Concatenating multiple rows from the same column
Moderators: chulett, rschirm, roy
Concatenating multiple rows from the same column
Hi, i am trying to concatenate multiple rows from the same column based on a number into a single coulmn. rows per number can be quite large.
Ex from:
col1 col2
1 aa
1 bb
1 cc
1 dd
2 ww
2 er
into this
1 aa bb cc dd
2 ww er
any pointers would be greatly appreciated.
thanks
Ex from:
col1 col2
1 aa
1 bb
1 cc
1 dd
2 ww
2 er
into this
1 aa bb cc dd
2 ww er
any pointers would be greatly appreciated.
thanks
mark_e
Define 'quite large'.
For rows coming in in a guaranteed order by col1, you can use stage variables to do the concatenation. Standard 'group change detection' on Col1 and, while Col1 is unchanged, build up a list of Col2 values in another stage variable.
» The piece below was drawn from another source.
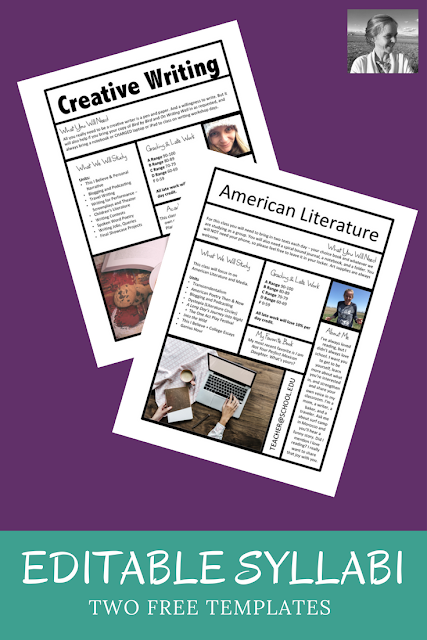 Free Syllabus Templates For Teachers Middle School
When Col1 changes, dump out the previous aggregate and start over. Your problem will be what to do with the last group, as there won't be anything to trigger it. Typically, people append a know 'last' row to the input set and use that to know when you are reading the last record. That or pass in a total record count as a job parameter and know you are at the end when you read that record number.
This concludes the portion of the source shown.